Above example shows CRS suppose to run at run level 3 and 5; please note depend on platform, CRS comes up at different run level.

To find out current run level:

who -r

2. “init.ohasd run” is up

On Linux/UNIX, as “init.ohasd run” is configured in /etc/inittab, process init (pid 1, /sbin/init on Linux, Solaris and hp-ux, /usr/sbin/init on AIX) will start and respawn “init.ohasd run” if it fails. Without “init.ohasd run” up and running, ohasd.bin will not start:

ps -ef|grep init.ohasd|grep -v grep

root      2279     1  0 18:14 ?        00:00:00 /bin/sh /etc/init.d/init.ohasd run

If any rc Snncommand script. (located in rcn.d, example S98gcstartup) stuck, init process may not start “/etc/init.d/init.ohasd run”; please engage OS vendor to find out why relevant Snncommand script. stuck.

3. Cluserware auto start is enabled – its enabled by default

By default CRS is enabled for auto start upon node reboot, to enable:

$GRID_HOME/bin/crsctl enable crs

To verify whether its currently enabled or not:

cat $SCRBASE/$HOSTNAME/root/ohasdstr

enable

SCRBASE is /etc/oracle/scls_scr on Linux and AIX, /var/opt/oracle/scls_scr on hp-ux and Solaris

Note: NEVER EDIT THE FILE MANUALLY, use “crsctl enable/disable crs” command instead.

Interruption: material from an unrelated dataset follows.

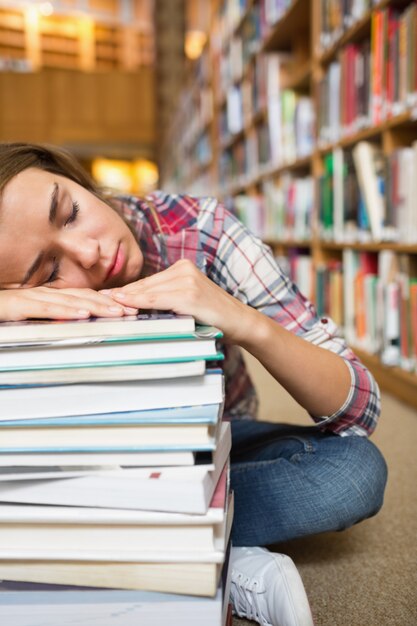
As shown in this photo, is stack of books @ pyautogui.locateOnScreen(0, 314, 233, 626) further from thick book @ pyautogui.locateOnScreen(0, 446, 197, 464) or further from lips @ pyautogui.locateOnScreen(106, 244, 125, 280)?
lips @ pyautogui.locateOnScreen(106, 244, 125, 280)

4. syslogd is up and OS is able to execute init script. S96ohasd

OS may stuck with some other Snn script. while node is coming up, thus never get chance to execute S96ohasd; if that’s the case, following message will not be in OS messages:

Jan 20 20:46:51 rac1 logger: Oracle HA daemon is enabled for autostart.

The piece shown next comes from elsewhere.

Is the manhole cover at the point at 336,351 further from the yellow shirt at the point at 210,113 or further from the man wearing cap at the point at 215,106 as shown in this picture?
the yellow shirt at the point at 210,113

If you don’t see above message, the other possibility is syslogd(/usr/sbin/syslogd) is not fully up. Grid may fail to come up in that case as well. This may not apply to AIX.

To find out whether OS is able to execute S96ohasd while node is coming up, modify ohasd:

From:

case `$CAT $AUTOSTARTFILE` in

enable*)

$LOGERR "Oracle HA daemon is enabled for autostart."

To:

case `$CAT $AUTOSTARTFILE` in

enable*)

/bin/touch /tmp/ohasd.start."`date`"

$LOGERR "Oracle HA daemon is enabled for autostart."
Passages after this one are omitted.